Calling it the experience of a lifetime, Mathews played for the newly formed group in 1969 at the National Quartet Convention in Memphis, where they received a standing ovation. Mathews traveled extensively with the Downings doing concerts in places like Washington, D.C. Atlanta, Nashville and Dallas. “My suitcase was always packed and ready to go when the phone rang.”

After leaving the Downings, he would play piano for the Golden Harvest Quartet, Scenicland Quartet, Impacts, Roger Horne Trio, and Soloist Dollye Edmondson, among others.

Mathew’s music career changed directions in 1985 and he helped organize the Riverboat Ramblers who performed on the Southern Belle for nearly 25 years. Dickie, playing keyboard, was one of the early members along with Junior Honeycutt on banjo and Dale Meador on guitar. “Honeycutt worked during the day at Combustion Engineering and Meador was an account executive with WDOD Radio. We made a good trio and the people enjoyed our music while eating dinner cruising on the Tennessee River. I did miss Gospel music and slipped in a number or two each evening,” said Mathews.

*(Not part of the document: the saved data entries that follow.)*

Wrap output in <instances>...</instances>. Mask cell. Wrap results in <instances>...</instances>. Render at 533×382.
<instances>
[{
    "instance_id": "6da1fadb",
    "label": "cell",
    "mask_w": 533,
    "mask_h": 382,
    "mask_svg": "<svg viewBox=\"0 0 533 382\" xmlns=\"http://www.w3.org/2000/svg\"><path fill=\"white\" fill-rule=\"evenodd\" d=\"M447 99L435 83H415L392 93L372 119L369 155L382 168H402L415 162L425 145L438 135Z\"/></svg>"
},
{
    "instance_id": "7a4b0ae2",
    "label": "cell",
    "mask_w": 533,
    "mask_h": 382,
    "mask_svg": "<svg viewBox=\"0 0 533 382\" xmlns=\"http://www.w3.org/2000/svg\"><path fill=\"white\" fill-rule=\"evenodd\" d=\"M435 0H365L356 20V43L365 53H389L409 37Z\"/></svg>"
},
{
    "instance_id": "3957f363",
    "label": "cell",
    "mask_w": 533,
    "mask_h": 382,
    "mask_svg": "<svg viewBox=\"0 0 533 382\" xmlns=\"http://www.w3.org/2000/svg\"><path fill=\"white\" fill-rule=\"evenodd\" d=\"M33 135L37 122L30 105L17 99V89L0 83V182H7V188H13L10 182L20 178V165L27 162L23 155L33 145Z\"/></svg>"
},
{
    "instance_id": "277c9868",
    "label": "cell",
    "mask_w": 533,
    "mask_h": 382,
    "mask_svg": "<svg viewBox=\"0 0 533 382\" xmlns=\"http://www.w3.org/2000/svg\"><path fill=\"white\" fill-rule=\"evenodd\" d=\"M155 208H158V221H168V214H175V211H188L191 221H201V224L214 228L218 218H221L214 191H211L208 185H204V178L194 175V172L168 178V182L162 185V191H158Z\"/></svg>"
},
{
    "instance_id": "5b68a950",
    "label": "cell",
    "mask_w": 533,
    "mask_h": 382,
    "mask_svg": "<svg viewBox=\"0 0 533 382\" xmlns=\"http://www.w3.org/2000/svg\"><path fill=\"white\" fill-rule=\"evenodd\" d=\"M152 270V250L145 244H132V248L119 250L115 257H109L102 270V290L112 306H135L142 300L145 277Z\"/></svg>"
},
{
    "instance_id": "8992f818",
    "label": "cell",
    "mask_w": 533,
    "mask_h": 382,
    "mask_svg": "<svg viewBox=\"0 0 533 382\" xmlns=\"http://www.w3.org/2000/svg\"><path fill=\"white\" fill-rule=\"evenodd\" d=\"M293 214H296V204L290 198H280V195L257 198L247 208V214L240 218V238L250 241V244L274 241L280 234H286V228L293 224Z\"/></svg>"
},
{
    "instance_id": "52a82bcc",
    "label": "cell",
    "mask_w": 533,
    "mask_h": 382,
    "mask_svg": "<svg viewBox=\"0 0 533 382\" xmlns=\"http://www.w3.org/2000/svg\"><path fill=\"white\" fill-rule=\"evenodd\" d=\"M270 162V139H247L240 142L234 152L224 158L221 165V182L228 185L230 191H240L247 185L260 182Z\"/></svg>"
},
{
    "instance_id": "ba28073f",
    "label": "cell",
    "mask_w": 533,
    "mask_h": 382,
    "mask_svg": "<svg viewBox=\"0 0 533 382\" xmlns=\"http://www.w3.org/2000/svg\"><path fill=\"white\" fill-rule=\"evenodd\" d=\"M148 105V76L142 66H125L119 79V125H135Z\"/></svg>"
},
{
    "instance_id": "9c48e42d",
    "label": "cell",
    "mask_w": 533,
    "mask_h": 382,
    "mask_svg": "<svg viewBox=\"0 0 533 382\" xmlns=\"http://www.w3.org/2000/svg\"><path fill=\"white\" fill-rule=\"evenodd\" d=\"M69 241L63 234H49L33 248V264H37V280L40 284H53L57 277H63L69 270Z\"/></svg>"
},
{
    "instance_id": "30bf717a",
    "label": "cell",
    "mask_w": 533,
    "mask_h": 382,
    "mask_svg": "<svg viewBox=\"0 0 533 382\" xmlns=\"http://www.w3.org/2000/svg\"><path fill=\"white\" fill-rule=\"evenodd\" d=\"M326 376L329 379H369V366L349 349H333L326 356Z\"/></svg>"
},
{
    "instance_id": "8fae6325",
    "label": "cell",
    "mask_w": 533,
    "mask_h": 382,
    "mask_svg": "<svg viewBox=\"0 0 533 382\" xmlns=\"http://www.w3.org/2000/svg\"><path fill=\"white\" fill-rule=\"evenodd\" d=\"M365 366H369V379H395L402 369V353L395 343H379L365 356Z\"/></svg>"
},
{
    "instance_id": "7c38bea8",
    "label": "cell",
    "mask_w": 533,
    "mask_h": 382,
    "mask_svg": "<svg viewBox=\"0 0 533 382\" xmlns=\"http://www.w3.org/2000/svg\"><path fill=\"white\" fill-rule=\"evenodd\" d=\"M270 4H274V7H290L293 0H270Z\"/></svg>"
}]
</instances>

While working the Riverboat, Mathews played the calliope mainly during the lunch hour and it could be heard all over downtown Chattanooga. “There aren’t many of those left in the United States, one of my most requested songs was Rocky Top,” the Alabama fan said.

Mathews remembered the time Stuart Hamblen came to Athens, Tennessee and he played for the man who penned the famous hymns, “This Ole House” and “It Is No Secret.” Mathews said, “After the first song, the singer asked me to remain at the piano for the rest of the evening. I was surprised and shocked, Hamblen was a great singer and story teller.”

Mathews worked for Chattanooga Funeral Home for over 25 years but never gave up his music, playing funerals, weddings, special events and the Riverboat in the evenings. The Riverboat Ramblers were often guests at the Mountain Opry on Signal Mountain.

Mathews couldn’t remember how many artists’ recordings he played on, “probably two or three dozen.” “I made several solo recordings including my Just Piddling with Dickie, CD.

Mathews was one of many piano players who performed for his friend Gospel Singer Calvin Newton’s birthday celebration in Fort Oglethorpe.

Watch video by Ben Cagle here.

In addition to the Gospel Music Piano Roll of Honor, Mathews received the Living Legend Award of Gospel Music.

Mathews said he didn’t have any special mentors but was influenced by some other Gospel pianists, Rudy Atwood, Jackie Marshall, Wally Varner, Hovie Lister, Jack Clark, Sue Gray, Ginger Laxton, Henry Slaughter, Darrell Stewart, Roger Bennett and Anthony Burger among others. “We all had a little different style but our objective was the same, playing the music of the Master,” said Mathews.

The humble piano player was a guest on the “Hey Earl radio program” many times and would bring his keyboard to the studio and play listener requests; “They never could stump Dickie Mathews,” the host said.

Hamilton County Trustee Bill Hullander has held Gospel singings at his farm over the past 30 years and looked forward to Mathews coming and playing the piano. Hullander said, “Dick was the one of the best and probably never got the credit he deserved for spreading the Gospel through his piano music. Linda and I still miss him today, but know we’ll see him again someday because of our faith in Jesus Christ.”

Mathews was presented the “Distinguished Citizen Award for Hamilton County” by Commission Chairman Curtis Adams. In making that citizen presentation, Chairman Adams said, “There will never be another Dickie Mathews; he was the best of the best, a real Chattanooga piano treasure.”